Gdzie się podziały brakujące gigabajty?
|
Instalując w komputerze nowy dysk o pojemności 1,5 terabajta, wielu użytkowników przeżyje szok, a niektórzy zaczną podejrzewać producenta urządzenia o oszustwo. Windows pokaże znacznie mniejszą pojemność dysku, niż byśmy tego oczekiwali. Wszystko za sprawą odmiennego sposobu liczenia danych. Ludzie są przyzwyczajeni do dziesiętnego sposobu liczenia – milion to dla nas tysiąc tysięcy.
Tymczasem komputer posługujący się systemem dwójkowym za „tysiąc” uważa 1024. W wypadku pojemnych dysków ta drobna różnica ma znaczące konsekwencje. Producenci dysków liczą tak: 1 TB=1000 GB, 1 GB=1000 MB, 1 MB=1000 KB, 1 KB=1000 bajtów. Dysk o pojemność 1,5 terabajta ma więc 1 500 000 000 000 bajtów. Windows dzieli to jednak przez 1024. Dlatego 1 500 000 000 000 bajtów to 1 464 843 750 KB, co daje 1 430 511 MB, czyli 1396 GB,
w rezultacie właśnie 1,36 TB. W wypadku dysku 1,5 TB Windows pokazuje 140 GB mniej, niż spodziewa się użytkownik.
|
Podsumowanie testu
Przetestowaliśmy 10 dysków przeznaczonych do komputerów stacjonarnych, a także 10 modeli do laptopów. Uwzględniliśmy dyski różnej klasy, a także nieco starsze produkty. Najtańsze kosztują 170 zł (to średnia, a nie najniższa cena rynkowa), a najdroższe 500 zł.
Dyski do pecetów
Testy wykazały ogromną przepaść w wydajności między poszczególnymi dyskami. W modelach do desktopów najlepiej wypadły dyski Samsunga, które cechują się bardzo szybkim transferem danych, około 140 MB/s (nie dotyczy to serii EcoGreen). Ten parametr przekłada się na wszystkie pozostałe wyniki. Względnie długi czas dostępu do danych, dochodzący nawet do 15 ms, nie przeszkadza tu wcale w osiągnięciu świetnej wydajności ogólnej.
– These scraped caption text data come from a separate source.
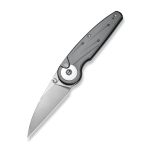 Ніж складаний туристичний Civivi Starflare, (8.4 см) Nitro-V / Aluminum сірий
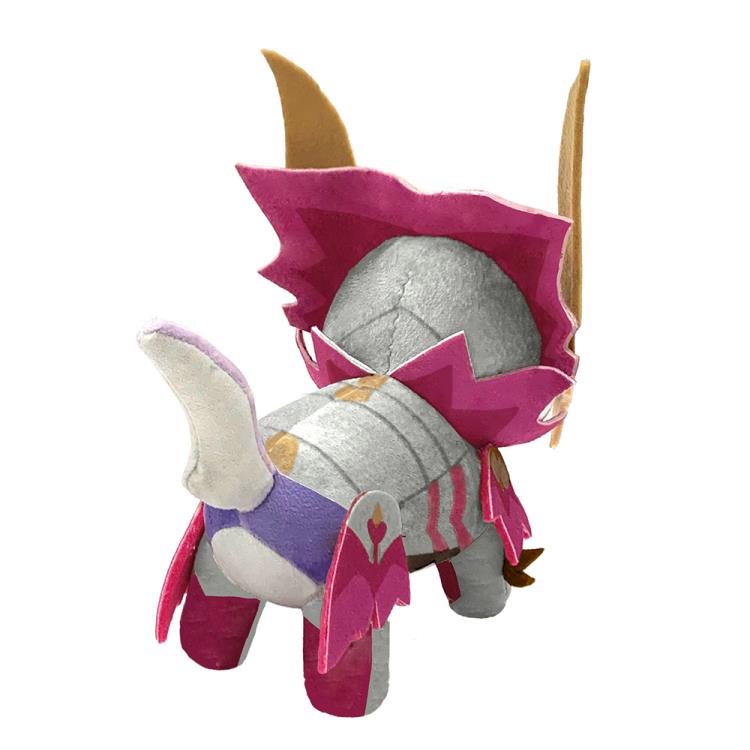 Monster Hunter Chibi Palamute Canyne Malzeno Plush - Image 2
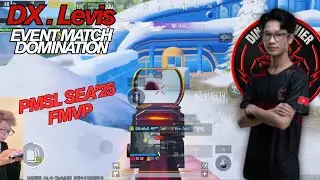 PUBG Mobile Vietnam : DX.Levis Old Event Match Highlights🔥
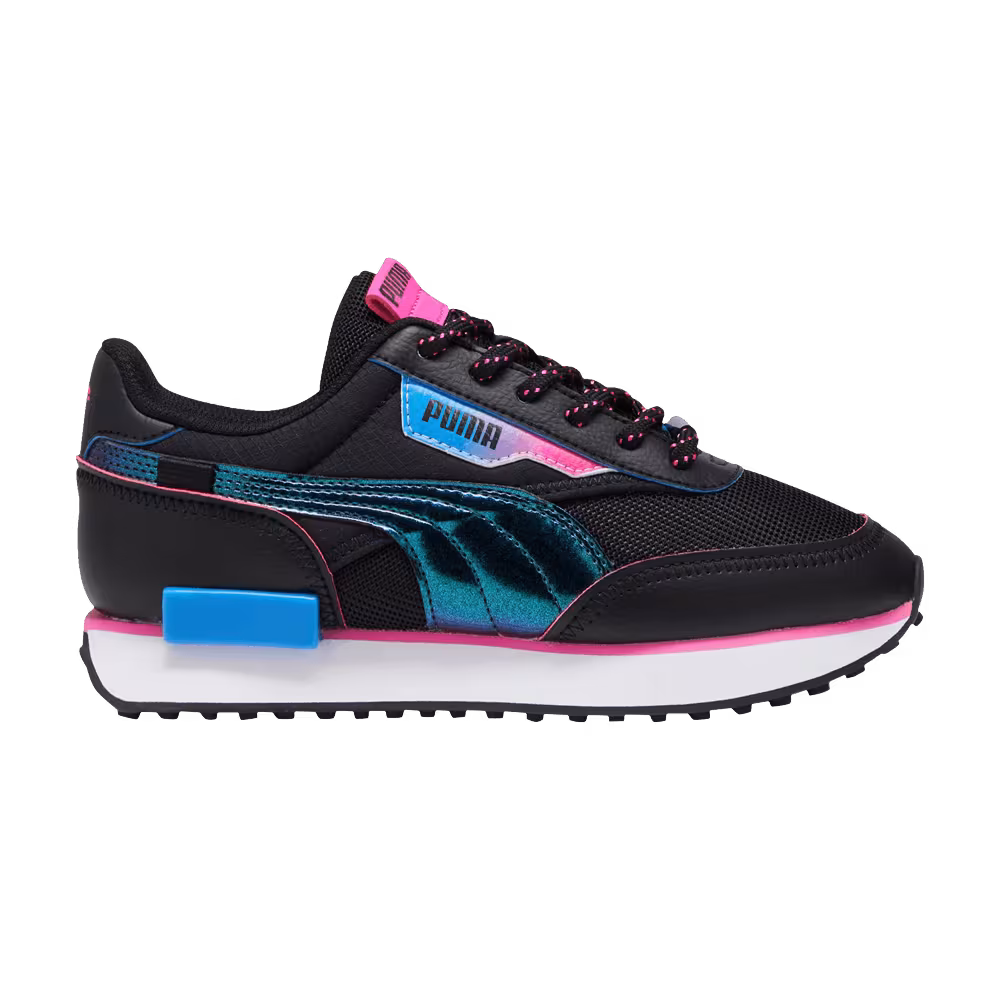 Puma Future Rider Big Kid Cosmic Girl - Black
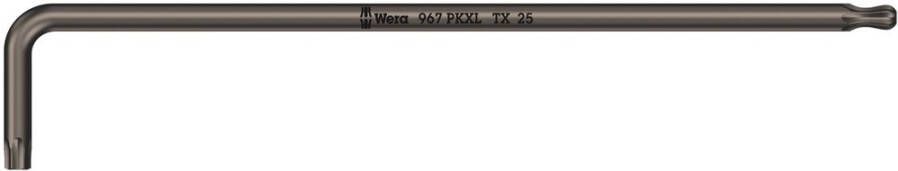 Wera 967 PKXL TORX Stiftsleutel lang TX 25 1 stuk(s) 05024466001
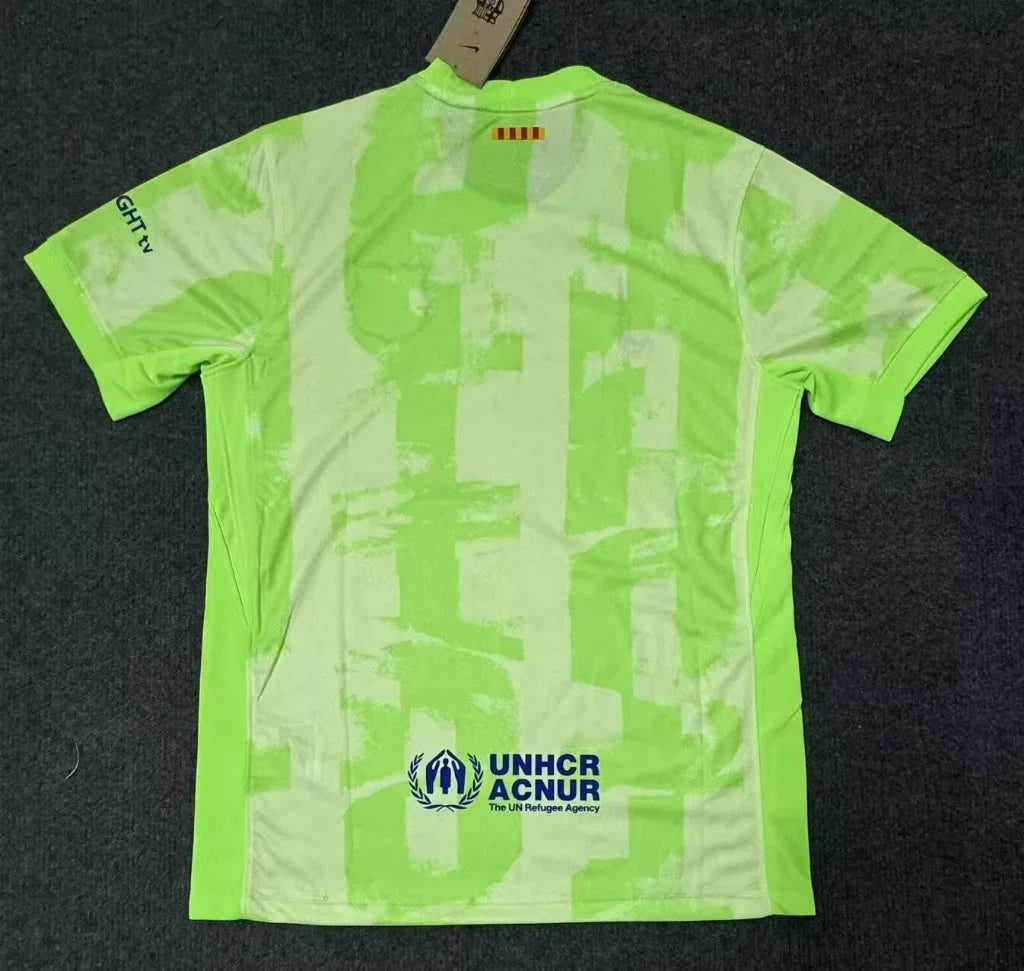 FC Barcelona 24/25 Green Special Edition Third Stadium Jersey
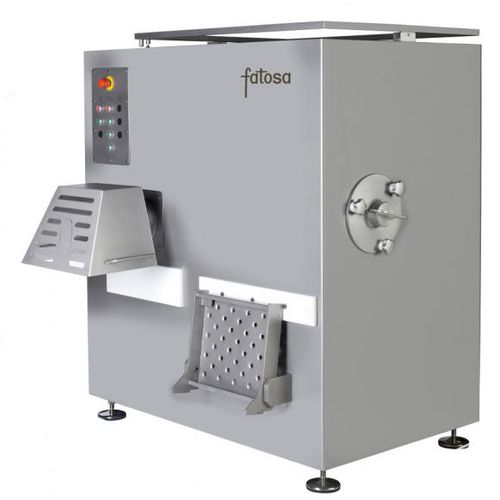 Picadora industrial de carne - PAL160  - Fatosa, S.A. - de carne congelada / automática / de acero inoxidable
Jak można było oczekiwać, dyski o obniżonej prędkości obrotowej zajmują niskie pozycje w tabeli. Są bardziej energooszczędne, m.in. szybciej przechodzą w stan wstrzymania, ale maksymalny pobór energii (w trakcie normalnej pracy) wcale nie jest niższy niż w dyskach z czołówki tabeli.
Na końcu tabeli znalazł się jeden z dysków ze starszej serii Barracuda 7200.11. Ma pojemność tylko 320 GB, która wskazuje na niewielką gęstość upakowania danych, co niestety negatywnie odbija się na wydajności. W dodatku koszt 1 gigabajta jest ponad dwukrotnie wyższy niż w najnowszych dyskach.
Dyski do laptopów
W tej kategorii produktów wyróżniają się dwa modele: Samsung HM321HI, który osiągnął najlepszą wydajność, a także Seagate ST9640320AS, który zyskał najlepszą ocenę ogólną. Ocena ta jest wynikiem bardzo dobrej wydajności, a także ogromnej – jak na dysk do laptopa – pojemności 640 GB.
Negatywnie nas zaskoczył jedyny dysk o prędkości obrotowej 7200 obr./min – Momentus 7200.4. Powinien być wydajniejszy od pozostałych modeli, co potwierdza się w przypadku testów szybkości transferu danych – chwilami przekracza ona nawet 100 MB/s. Dotychczas takie osiągi były zarezerwowane tylko dla dysków do pecetów. Co z tego, skoro w praktycznych testach (odczyt, zapis, kopiowanie plików) wspomniany Momentus wcale nie był szybszy od tańszych, popularnych modeli 5400 obr./min.